Fig. 125.—Fight between Raymbault de Morueil and Guyon de Losenne. The Abbot of St. Denis at the feet of the Archbishop of Paris, taking oath that his cause, defended by Raymbault, is a just one.—Fac-simile of a Miniature in the “Romance of Charles Martel,” enlarged by David Aubert. Manuscript of the Fifteenth Century, in the Burgundian Library, Brussels.

This strange confusion of ideas relative to victory and innocence, to might and right, first gave rise to trial by ordeal, or the judgment of God, which included ordeal by fire, by boiling water, by the cross, and by the sword, to which women, and even princesses, were subjected. Mankind, in the simplicity of its belief, appealed to God, the sovereign judge, and implored Him to grant strength and victory to the just cause. Trial by ordeal fell into discredit about the time of Charlemagne, and was superseded, towards the latter half of the twelfth century, by the judicial duel. The institution of chivalry favoured this hasty method of decision, which was in accordance with the manners and ideas of the period. Questions which otherwise would have been difficult to solve were thus abruptly settled, and from these bloody decisions there was no appeal. In some countries, indeed, the judge who had decided between two antagonists had himself to submit to the judgment of God, as represented by the judicial duel, and was forced to come down from his judgment-seat and contend in arms against the criminal he had just condemned. On the other hand, however, it must be said that the judge, in his turn, possessed the privilege of challenging a prisoner who refused to bow to his decision.

Fig. 126.—Duel concerning the Honour of Ladies.—Fac-simile of a Miniature in the “Histoire de Gérard de Nevers,” a Manuscript of the Fifteenth Century, in the National Library of Paris.
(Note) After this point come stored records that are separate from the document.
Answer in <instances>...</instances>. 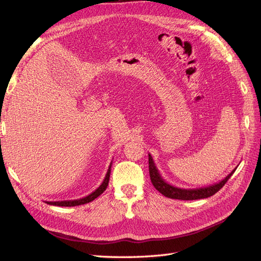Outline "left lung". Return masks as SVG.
<instances>
[{
	"label": "left lung",
	"instance_id": "obj_1",
	"mask_svg": "<svg viewBox=\"0 0 261 261\" xmlns=\"http://www.w3.org/2000/svg\"><path fill=\"white\" fill-rule=\"evenodd\" d=\"M148 155H149V174H150V179H151L152 185L154 186L156 191H159L163 196L172 199L195 200V199L208 198V197L215 195L217 192H219L220 189L224 186V184L228 180V178L233 175L235 170L238 169V167H236L230 174L226 175L222 180H220L219 183L212 184L206 187H201V188H180V187L173 186L169 184L168 181H165L164 178L161 176L159 170L156 169L151 154L149 153Z\"/></svg>",
	"mask_w": 261,
	"mask_h": 261
}]
</instances>
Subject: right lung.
Returning a JSON list of instances; mask_svg holds the SVG:
<instances>
[{
    "instance_id": "obj_1",
    "label": "right lung",
    "mask_w": 261,
    "mask_h": 261,
    "mask_svg": "<svg viewBox=\"0 0 261 261\" xmlns=\"http://www.w3.org/2000/svg\"><path fill=\"white\" fill-rule=\"evenodd\" d=\"M111 167H112V162L110 163V167L108 169V172L106 174V177L102 181V184L96 189V191L92 192L90 195L84 197V198L81 199H75V200H62V201H45L48 204H52V206H60V207H75V206H81V204L88 203L92 200H94L99 197L102 193H103L108 185H109V179H110V174H111Z\"/></svg>"
}]
</instances>
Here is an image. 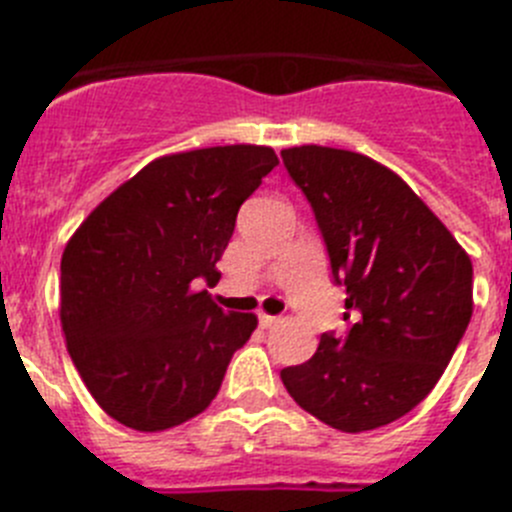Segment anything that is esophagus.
<instances>
[{"label":"esophagus","instance_id":"34e87169","mask_svg":"<svg viewBox=\"0 0 512 512\" xmlns=\"http://www.w3.org/2000/svg\"><path fill=\"white\" fill-rule=\"evenodd\" d=\"M279 323H282V320L274 318V315H266V312H261V315H259L261 328H274V325H279Z\"/></svg>","mask_w":512,"mask_h":512}]
</instances>
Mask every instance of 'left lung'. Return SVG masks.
<instances>
[{"mask_svg": "<svg viewBox=\"0 0 512 512\" xmlns=\"http://www.w3.org/2000/svg\"><path fill=\"white\" fill-rule=\"evenodd\" d=\"M310 202L336 284L346 336H320L310 361L282 369L302 410L343 433L402 418L436 387L472 318V261L395 171L325 146L284 148Z\"/></svg>", "mask_w": 512, "mask_h": 512, "instance_id": "left-lung-1", "label": "left lung"}]
</instances>
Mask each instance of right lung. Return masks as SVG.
Masks as SVG:
<instances>
[{
	"instance_id": "1",
	"label": "right lung",
	"mask_w": 512,
	"mask_h": 512,
	"mask_svg": "<svg viewBox=\"0 0 512 512\" xmlns=\"http://www.w3.org/2000/svg\"><path fill=\"white\" fill-rule=\"evenodd\" d=\"M279 164L266 146H215L151 161L99 202L63 248L61 325L104 413L143 433L187 423L215 400L256 330L202 282L220 279L235 217Z\"/></svg>"
}]
</instances>
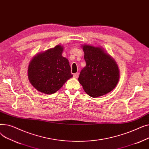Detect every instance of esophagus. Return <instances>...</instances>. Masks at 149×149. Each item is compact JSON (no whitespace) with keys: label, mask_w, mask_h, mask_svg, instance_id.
I'll list each match as a JSON object with an SVG mask.
<instances>
[{"label":"esophagus","mask_w":149,"mask_h":149,"mask_svg":"<svg viewBox=\"0 0 149 149\" xmlns=\"http://www.w3.org/2000/svg\"><path fill=\"white\" fill-rule=\"evenodd\" d=\"M79 74L78 73V72L75 73V74H74V78H76V79H77V78H78V77H79Z\"/></svg>","instance_id":"obj_1"}]
</instances>
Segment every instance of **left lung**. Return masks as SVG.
<instances>
[{
  "instance_id": "1",
  "label": "left lung",
  "mask_w": 149,
  "mask_h": 149,
  "mask_svg": "<svg viewBox=\"0 0 149 149\" xmlns=\"http://www.w3.org/2000/svg\"><path fill=\"white\" fill-rule=\"evenodd\" d=\"M82 48L86 65L81 70L79 81L83 89L93 98L110 92L120 78L116 63L100 47L84 45Z\"/></svg>"
}]
</instances>
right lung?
Listing matches in <instances>:
<instances>
[{"mask_svg":"<svg viewBox=\"0 0 149 149\" xmlns=\"http://www.w3.org/2000/svg\"><path fill=\"white\" fill-rule=\"evenodd\" d=\"M63 51V46L57 45L37 54L30 61L28 79L38 91L52 94L72 77L68 60L62 56Z\"/></svg>","mask_w":149,"mask_h":149,"instance_id":"1","label":"right lung"}]
</instances>
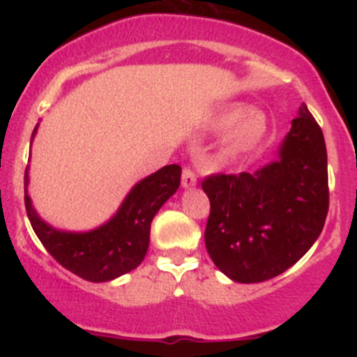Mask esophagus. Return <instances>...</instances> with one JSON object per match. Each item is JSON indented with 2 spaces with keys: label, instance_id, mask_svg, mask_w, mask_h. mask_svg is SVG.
<instances>
[{
  "label": "esophagus",
  "instance_id": "obj_1",
  "mask_svg": "<svg viewBox=\"0 0 357 357\" xmlns=\"http://www.w3.org/2000/svg\"><path fill=\"white\" fill-rule=\"evenodd\" d=\"M182 185L184 188H195L197 185V175L191 168H184V172H182Z\"/></svg>",
  "mask_w": 357,
  "mask_h": 357
}]
</instances>
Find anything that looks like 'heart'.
Listing matches in <instances>:
<instances>
[{
    "mask_svg": "<svg viewBox=\"0 0 357 357\" xmlns=\"http://www.w3.org/2000/svg\"><path fill=\"white\" fill-rule=\"evenodd\" d=\"M216 128H229L223 139L222 155L225 159L238 157L245 151L252 150L255 144L266 135L268 119L266 114L259 109H247V107H230L216 116L214 119Z\"/></svg>",
    "mask_w": 357,
    "mask_h": 357,
    "instance_id": "1",
    "label": "heart"
}]
</instances>
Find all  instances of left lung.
<instances>
[{"label": "left lung", "mask_w": 357, "mask_h": 357, "mask_svg": "<svg viewBox=\"0 0 357 357\" xmlns=\"http://www.w3.org/2000/svg\"><path fill=\"white\" fill-rule=\"evenodd\" d=\"M206 247L229 279L263 282L313 247L329 211L326 139L302 103L279 159L255 173L209 175Z\"/></svg>", "instance_id": "8db88e82"}]
</instances>
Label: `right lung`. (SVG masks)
I'll return each instance as SVG.
<instances>
[{"label":"right lung","mask_w":357,"mask_h":357,"mask_svg":"<svg viewBox=\"0 0 357 357\" xmlns=\"http://www.w3.org/2000/svg\"><path fill=\"white\" fill-rule=\"evenodd\" d=\"M181 173L182 168L178 164L164 166L132 188L118 213L109 222L89 232H66L53 229L36 213L26 193V168L24 206L28 220L44 248L66 270L91 282L112 280L132 272L144 259L150 243L151 220L164 206V202L178 189Z\"/></svg>","instance_id":"right-lung-1"}]
</instances>
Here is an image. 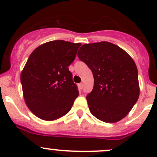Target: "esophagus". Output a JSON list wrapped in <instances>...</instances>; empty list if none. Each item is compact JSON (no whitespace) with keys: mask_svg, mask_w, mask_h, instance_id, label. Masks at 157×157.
<instances>
[{"mask_svg":"<svg viewBox=\"0 0 157 157\" xmlns=\"http://www.w3.org/2000/svg\"><path fill=\"white\" fill-rule=\"evenodd\" d=\"M79 87H80V90H82V89H83V83H80V84H79Z\"/></svg>","mask_w":157,"mask_h":157,"instance_id":"obj_1","label":"esophagus"}]
</instances>
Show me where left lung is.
I'll use <instances>...</instances> for the list:
<instances>
[{
  "label": "left lung",
  "mask_w": 157,
  "mask_h": 157,
  "mask_svg": "<svg viewBox=\"0 0 157 157\" xmlns=\"http://www.w3.org/2000/svg\"><path fill=\"white\" fill-rule=\"evenodd\" d=\"M77 56L93 74V91L86 96L92 115L107 123L124 118L140 95L138 72L132 58L109 42L84 44Z\"/></svg>",
  "instance_id": "1"
}]
</instances>
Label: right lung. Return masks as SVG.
Returning a JSON list of instances; mask_svg holds the SVG:
<instances>
[{
  "label": "right lung",
  "mask_w": 157,
  "mask_h": 157,
  "mask_svg": "<svg viewBox=\"0 0 157 157\" xmlns=\"http://www.w3.org/2000/svg\"><path fill=\"white\" fill-rule=\"evenodd\" d=\"M80 45L64 40L51 41L29 55L20 80L26 105L40 119L55 121L72 108L79 92L68 67Z\"/></svg>",
  "instance_id": "add662e5"
}]
</instances>
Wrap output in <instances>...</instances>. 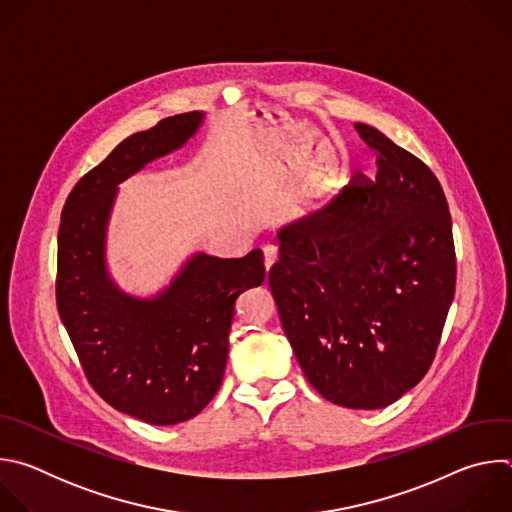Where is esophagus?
<instances>
[{
    "label": "esophagus",
    "instance_id": "esophagus-1",
    "mask_svg": "<svg viewBox=\"0 0 512 512\" xmlns=\"http://www.w3.org/2000/svg\"><path fill=\"white\" fill-rule=\"evenodd\" d=\"M263 259H265V269L269 271L277 261V249L273 245H265L263 247Z\"/></svg>",
    "mask_w": 512,
    "mask_h": 512
}]
</instances>
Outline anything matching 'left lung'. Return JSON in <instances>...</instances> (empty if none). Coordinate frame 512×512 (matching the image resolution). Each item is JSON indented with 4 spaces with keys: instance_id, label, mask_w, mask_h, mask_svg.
Returning <instances> with one entry per match:
<instances>
[{
    "instance_id": "obj_1",
    "label": "left lung",
    "mask_w": 512,
    "mask_h": 512,
    "mask_svg": "<svg viewBox=\"0 0 512 512\" xmlns=\"http://www.w3.org/2000/svg\"><path fill=\"white\" fill-rule=\"evenodd\" d=\"M377 152L322 210L277 233L269 287L310 385L348 409H381L429 371L456 291L448 200L433 172L379 129Z\"/></svg>"
}]
</instances>
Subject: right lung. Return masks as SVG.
I'll use <instances>...</instances> for the list:
<instances>
[{
	"instance_id": "1",
	"label": "right lung",
	"mask_w": 512,
	"mask_h": 512,
	"mask_svg": "<svg viewBox=\"0 0 512 512\" xmlns=\"http://www.w3.org/2000/svg\"><path fill=\"white\" fill-rule=\"evenodd\" d=\"M190 111L123 139L68 194L58 229L56 306L91 387L152 425L198 415L223 383L235 302L265 279L261 249L241 259L194 255L152 300L131 298L105 267L117 184L178 150L202 123Z\"/></svg>"
}]
</instances>
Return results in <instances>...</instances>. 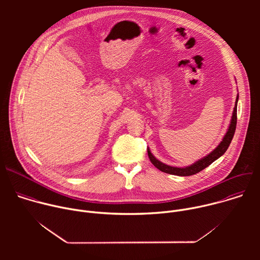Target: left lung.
Segmentation results:
<instances>
[{"mask_svg":"<svg viewBox=\"0 0 260 260\" xmlns=\"http://www.w3.org/2000/svg\"><path fill=\"white\" fill-rule=\"evenodd\" d=\"M238 101H239V93L237 95V100H236V104H235V108H234V112H233V116H232V120L230 123V126L228 128L226 134L224 135L223 139L219 143V145L215 148V149L210 152L207 156L199 159L198 161H196L194 164L185 167V168H177V167H172V166H168L161 161H159L158 159L155 158V156L151 153L149 148H147V152H148V156H149L150 161L152 162V165L157 168L159 171L167 173V174H171V175H176V176H191L194 175L201 171H203L204 169H206L207 167H209L212 162H214L216 159H218L220 156L223 155L225 153V151L228 150V148L234 138L235 135V131H236V126H237V106H238Z\"/></svg>","mask_w":260,"mask_h":260,"instance_id":"8db88e82","label":"left lung"}]
</instances>
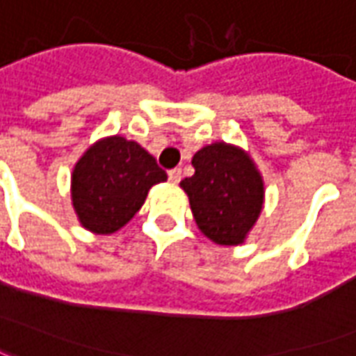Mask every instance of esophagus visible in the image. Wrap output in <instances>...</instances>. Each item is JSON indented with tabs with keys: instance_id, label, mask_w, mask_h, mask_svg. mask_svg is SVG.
<instances>
[{
	"instance_id": "obj_1",
	"label": "esophagus",
	"mask_w": 356,
	"mask_h": 356,
	"mask_svg": "<svg viewBox=\"0 0 356 356\" xmlns=\"http://www.w3.org/2000/svg\"><path fill=\"white\" fill-rule=\"evenodd\" d=\"M168 177H170V181L173 185H177L179 181H181V170H179V168H173V170L168 171Z\"/></svg>"
}]
</instances>
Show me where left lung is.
<instances>
[{
    "label": "left lung",
    "mask_w": 356,
    "mask_h": 356,
    "mask_svg": "<svg viewBox=\"0 0 356 356\" xmlns=\"http://www.w3.org/2000/svg\"><path fill=\"white\" fill-rule=\"evenodd\" d=\"M194 175L181 181L194 221L221 246H238L263 209L265 186L246 150L211 143L193 156Z\"/></svg>",
    "instance_id": "8db88e82"
}]
</instances>
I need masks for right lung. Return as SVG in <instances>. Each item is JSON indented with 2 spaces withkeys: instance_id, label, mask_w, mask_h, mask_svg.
I'll return each instance as SVG.
<instances>
[{
  "instance_id": "obj_1",
  "label": "right lung",
  "mask_w": 356,
  "mask_h": 356,
  "mask_svg": "<svg viewBox=\"0 0 356 356\" xmlns=\"http://www.w3.org/2000/svg\"><path fill=\"white\" fill-rule=\"evenodd\" d=\"M168 173L154 156L120 135L89 147L72 171V206L81 227L97 234L122 229Z\"/></svg>"
}]
</instances>
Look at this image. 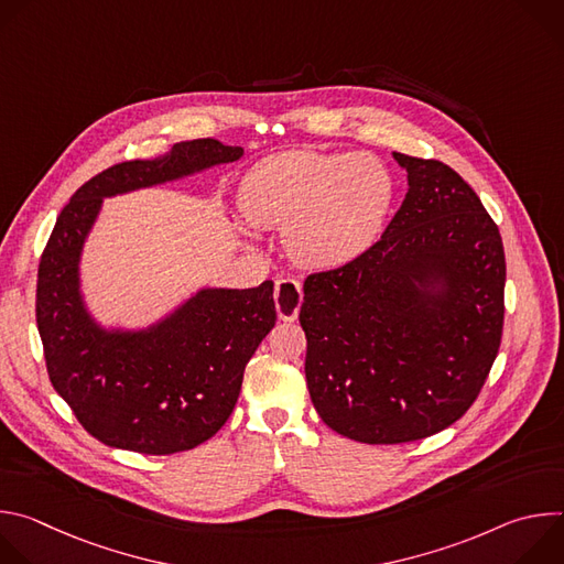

If the principle of this rough combatant justice be once admitted, it must be acknowledged that a spirit of wisdom dictated every possible precaution to render its inconveniences as few as possible. The duel, in fact, only took place when a crime punishable by death had been committed, and then only when there were no witnesses to the crime, but merely grave suspicions against the supposed criminal. All persons less than twenty-one or more than sixty years of age, priests (Fig. 125), invalids, and women (Fig. 126), were dispensed from taking part in these combats, and were allowed to be represented by champions. If the two parties to a dispute were of a different rank in life, certain regulations were drawn up in favour of the plaintiff. A knight who challenged a serf was forced to fight with a serf’s weapons, that is to say, with a shield and a staff, and to wear a leathern jerkin; if, on the contrary, the challenge came from the serf, the knight was allowed to fight as a knight, that is to say, on horseback and in armour. It was customary for the two parties to a judicial duel to appear before their count or lord; after reciting his wrongs, the plaintiff threw down his gage—generally a glove or gauntlet—which his adversary then exchanged for his own as a sign that he accepted the challenge. Both were then led to the seignorial prison, where they were detained till the day fixed for the combat, unless they could obtain substantial sureties who would make themselves responsible for their safe custody, and bind themselves, in case their bailee failed to appear at the appointed time, to undergo the penalties attached to the committal of the act that had necessitated the appeal to arms. This was termed the vice prison.

Fig. 127.—“How the plaintiff and the defendant take the final oath before the judge.”—Fac-simile of a Miniature in “Cérémonies des Gages de Bataille,” a Manuscript of the Fifteenth Century in the National Library of Paris.